# Label Majors
In this notebook we will label the major tournaments based on ``https://liquipedia.net/smash/Major_Tournaments/Melee``

In [None]:
import pandas as pd
import datetime 
import re
import os
import re
from datetime import datetime

if os.path.exists('/workspace/data_2'):
    # Load the dictionary of DataFrames from the pickle
    data_path = '/workspace/data_2/'
else:
    data_path = '../data/'


### Load data
Load some data we extracted in ``jaspar_label_0_extract_data.ipynb``


In [None]:
tournament_info_df = pd.read_pickle(data_path + 'tournament_info_df.pkl')
print(tournament_info_df.shape)
tournament_info_df.head()


We copied the information from Liquipedia into a speadsheet and saved it as a CSV which we load as a dataframe.

In [None]:
majors_df = pd.read_csv('melee_majors.csv')

# Ignore the most recent tournaments that are missing from our dataset.
majors_df = majors_df.iloc[6:]

print(f"There are {majors_df.shape[0]} major tournaments to label.")
majors_df.head()

### Clean Up the Tournament Names
We can see from the head of ``majors_df`` that names of the tournaments in ``majors_df['Tournaments']`` have duplicate phrases.

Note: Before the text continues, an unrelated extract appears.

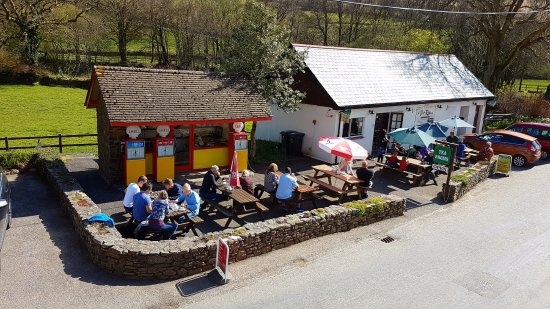 Withypool, UK: Customers enjoying cream teas in the sun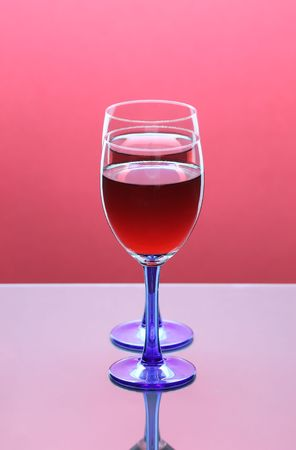 Two Full Wine Glasses with Focus on Closest Glass with Copy Space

We need to clean the tournament names remove duplicates phrases.

In [None]:
tournament_list = list(majors_df['Tournament'])

# Function to remove duplicate phrases
def remove_duplicate_phrases(name):
    # Split the name into words
    words = name.split()
    # Use a sliding window to find duplicates
    for i in range(1, len(words)):
        if words[:i] == words[i:2*i]:
            return ' '.join(words[i:])
    return name

# Clean the tournament names
cleaned_tournament_list = [remove_duplicate_phrases(name) for name in tournament_list]

print("Cleaned Tournament Names:")
for original, cleaned in zip(tournament_list, cleaned_tournament_list):
    print(f"Original: {original}")
    print(f"Cleaned: {cleaned}")
    print()

In [None]:
# Function to clean tournament names
def clean_tournament_name(name):
    # Remove special characters, convert to lowercase, remove extra spaces
    # if ':' in name:
    #     name = name.split(":")[0]
    # if '-' in name:
    #     name = name.split("-")[0]
    name = re.sub(r'[^a-zA-Z0-9\s]', '', name)
    name = name.lower()
    name = re.sub(r'\s+', ' ', name).strip()
    return name

# Clean the major tournament names
major_tournaments_cleaned = [clean_tournament_name(t) for t in cleaned_tournament_list]

# Clean the 'cleaned_name' column in your DataFrame
tournament_info_df['cleaned_name_cleaned'] = tournament_info_df['cleaned_name'].apply(clean_tournament_name)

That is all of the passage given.